- _Exercise details_
Copy the lines word for word, starting at the line that contains "In terms of" and continuing through the last line.

- _Task input_
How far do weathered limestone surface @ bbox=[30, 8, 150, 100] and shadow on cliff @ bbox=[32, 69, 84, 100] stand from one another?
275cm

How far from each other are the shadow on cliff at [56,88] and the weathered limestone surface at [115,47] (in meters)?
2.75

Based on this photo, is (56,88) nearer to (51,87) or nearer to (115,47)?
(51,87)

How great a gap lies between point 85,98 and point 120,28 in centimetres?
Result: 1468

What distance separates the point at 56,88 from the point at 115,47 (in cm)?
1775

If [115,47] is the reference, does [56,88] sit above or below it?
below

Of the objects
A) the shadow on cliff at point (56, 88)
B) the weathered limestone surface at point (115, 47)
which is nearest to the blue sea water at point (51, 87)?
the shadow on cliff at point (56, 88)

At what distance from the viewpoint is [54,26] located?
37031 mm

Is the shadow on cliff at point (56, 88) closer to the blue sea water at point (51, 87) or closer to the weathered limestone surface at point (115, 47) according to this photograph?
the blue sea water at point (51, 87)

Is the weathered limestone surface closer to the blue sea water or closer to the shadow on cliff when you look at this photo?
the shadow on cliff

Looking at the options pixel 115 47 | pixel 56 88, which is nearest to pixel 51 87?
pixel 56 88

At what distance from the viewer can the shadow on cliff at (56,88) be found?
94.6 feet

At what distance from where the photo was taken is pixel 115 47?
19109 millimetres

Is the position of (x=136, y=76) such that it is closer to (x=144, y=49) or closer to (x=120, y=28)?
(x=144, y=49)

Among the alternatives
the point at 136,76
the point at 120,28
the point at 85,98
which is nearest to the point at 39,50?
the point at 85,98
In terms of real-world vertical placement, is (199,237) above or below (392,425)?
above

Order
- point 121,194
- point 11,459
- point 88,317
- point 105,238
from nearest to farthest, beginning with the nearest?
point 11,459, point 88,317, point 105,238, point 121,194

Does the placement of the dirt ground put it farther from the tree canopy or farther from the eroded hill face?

- _The reply_
In terms of real-world vertical placement, is (199,237) above or below (392,425)?
above

Order
- point 121,194
- point 11,459
- point 88,317
- point 105,238
from nearest to farthest, beginning with the nearest?
point 11,459, point 88,317, point 105,238, point 121,194

Does the placement of the dirt ground put it farther from the tree canopy or farther from the eroded hill face?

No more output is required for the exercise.